(Collected data entries)
== Segment start ==
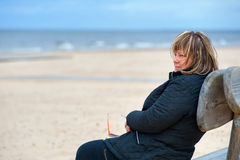 Adult woman at the sea stock photography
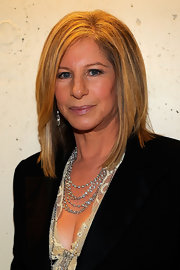 Barbra Streisand's layered diamond necklace added a glam touch to her ensemble at the Academy Awards.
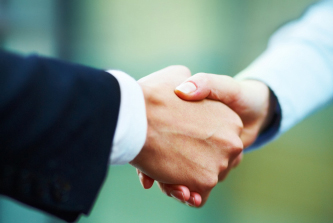 People shaking hands property management services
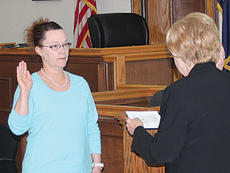 """<div class=""""source""""></div><div class=""""image-desc"""">Deputy Owen County Clerk Laurel Stivers, left, officially swears to Owen County Judge-executive Carolyn Keith that she has never fought a  duel as part of the oath of office as at the interim Owen County Clerk, Stivers will fulfill the term of Joan Kincaid. The incumbent clerk formally retired Tuesday morning.</div><div class=""""buy-pic""""><a href=""""http://web2.lcni5.com/cgi-bin/c2newbuyphoto.cgi?pub=033&orig=laurel-stivers-1.jpg"""" target=""""_new"""">Buy this photo</a></div>"""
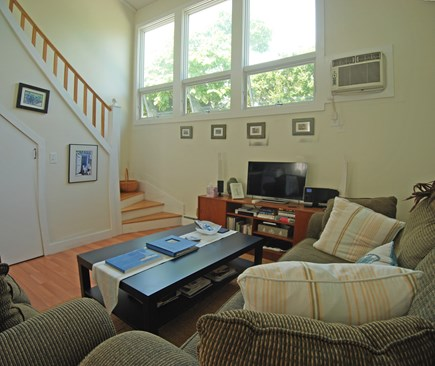 Provincetown Cape Cod vacation rental - Living area with vaulted ceiling, tall windows, and stair to loft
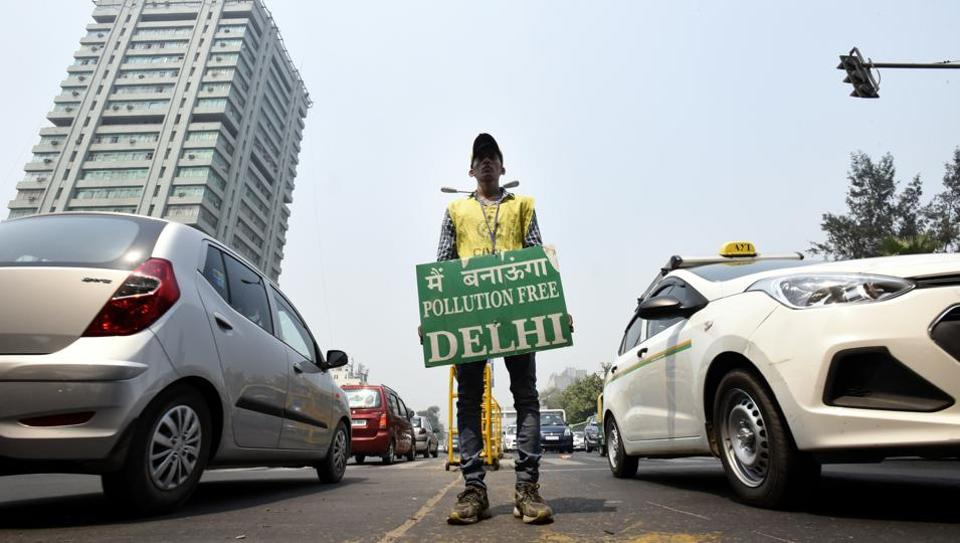 A volunteer holds a placard displaying a message against pollution in New Delhi during the second phase of the odd-even campaign on April 30, 2016.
== Segment end ==
_WHAT IS NEEDED_
In the records above, find the line containing "Provincetown Cape Cod", then write out exactly that line and every later one through the last, omitting pictures.

_EXERCISE SOLUTION_
 Provincetown Cape Cod vacation rental - Living area with vaulted ceiling, tall windows, and stair to loft
 A volunteer holds a placard displaying a message against pollution in New Delhi during the second phase of the odd-even campaign on April 30, 2016.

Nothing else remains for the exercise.